··· Document section ···

Others were not so favorably inclined. Buckley denounced Kirk’s book in a review in the same issue of The Freeman that carried Meyer’s review ofThe Conservative Mind.[18] He wrote that it “has something in it for everybody” and that “it can be justly quoted to defend virtually every consistent position in that controversy” over academic freedom. Buckley quickly realized that his review could very well repel Kirk from Buckley’s central enterprise, National Review. If Buckley was to have the young traditionalist scholar join his big-tent conservative effort, he would need to convince Kirk that he was on friendly terms with him despite their disagreements. Immediately upon publication, Buckley sent a copy of his review to Henry Regnery, whose publishing house published both Buckley’s and Kirk’s books, with a note saying,
I enclose a copy of my review of Russell Kirk’s last book, which you won’t like, nor will he. But I hope you both understand that it is done in context of a deep respect and friendliness for Russell Kirk. We simply happen to disagree fundamentally on this whole business of academic freedom.[19]

Buckley was right; Regnery didn’t like it. Kirk, who was with Regnery when he received the review and the note, read them and, according to Regnery, made no comment. Buckley was eventually able to meet with Kirk at his home in Mecosta and convince him to write a regular column for National Review.[20]

This article will examine the differences between Buckley’s and Kirk’s views of academic freedom and how their justifications are derived from their fundamental understanding of religion, truth, and the human person at the heart of their respective philosophies. We shall pay special attention to how the underlying principles involved demonstrate a key difference between the free market conservatism of which Buckley was a proponent and the traditionalist conservatism of Russell Kirk.[21]

··· Recorded data ···

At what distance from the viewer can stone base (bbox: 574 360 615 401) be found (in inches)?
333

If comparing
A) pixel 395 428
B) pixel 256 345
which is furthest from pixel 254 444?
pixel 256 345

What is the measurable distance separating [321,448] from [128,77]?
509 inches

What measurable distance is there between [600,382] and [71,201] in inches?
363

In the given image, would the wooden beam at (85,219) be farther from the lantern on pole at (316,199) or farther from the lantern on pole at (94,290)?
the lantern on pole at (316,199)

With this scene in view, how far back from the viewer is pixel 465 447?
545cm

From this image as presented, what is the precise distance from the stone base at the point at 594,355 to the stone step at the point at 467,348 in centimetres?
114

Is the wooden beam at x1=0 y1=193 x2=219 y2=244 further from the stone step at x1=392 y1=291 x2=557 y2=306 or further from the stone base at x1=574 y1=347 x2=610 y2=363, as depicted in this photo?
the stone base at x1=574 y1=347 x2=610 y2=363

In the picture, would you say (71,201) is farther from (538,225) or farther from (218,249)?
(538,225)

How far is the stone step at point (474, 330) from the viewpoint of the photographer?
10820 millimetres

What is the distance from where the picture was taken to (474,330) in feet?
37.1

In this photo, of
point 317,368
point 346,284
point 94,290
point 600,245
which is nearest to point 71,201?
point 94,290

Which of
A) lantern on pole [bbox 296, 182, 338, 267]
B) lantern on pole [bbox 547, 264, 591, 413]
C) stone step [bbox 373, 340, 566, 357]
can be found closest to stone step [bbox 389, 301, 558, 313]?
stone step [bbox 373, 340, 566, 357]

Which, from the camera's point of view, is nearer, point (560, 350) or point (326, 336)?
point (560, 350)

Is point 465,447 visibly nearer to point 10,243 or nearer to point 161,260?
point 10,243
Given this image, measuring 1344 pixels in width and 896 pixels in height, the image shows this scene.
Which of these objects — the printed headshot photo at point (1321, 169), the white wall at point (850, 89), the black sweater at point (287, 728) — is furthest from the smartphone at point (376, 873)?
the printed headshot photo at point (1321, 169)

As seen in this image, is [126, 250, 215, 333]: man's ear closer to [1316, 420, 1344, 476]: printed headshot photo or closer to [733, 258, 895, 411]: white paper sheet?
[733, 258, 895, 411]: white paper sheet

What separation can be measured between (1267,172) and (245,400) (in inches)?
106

···

Short problem 1
Answer these questions from the text about Buckley and Kirk, one per line:
(a) Which publication carried Buckley's review of Kirk's book?
(b) To whom did Buckley send a copy of his review along with a note?
(c) Where was Kirk's home, where Buckley met with him?
Short problem 2
Collect every line of the entries that contains the word "wooden", and treat case as significant.
The text about Buckley and Kirk has no connection to the entries.

Response 1
(a) The Freeman
(b) Henry Regnery
(c) Mecosta

Response 2
In the given image, would the wooden beam at (85,219) be farther from the lantern on pole at (316,199) or farther from the lantern on pole at (94,290)?
Is the wooden beam at x1=0 y1=193 x2=219 y2=244 further from the stone step at x1=392 y1=291 x2=557 y2=306 or further from the stone base at x1=574 y1=347 x2=610 y2=363, as depicted in this photo?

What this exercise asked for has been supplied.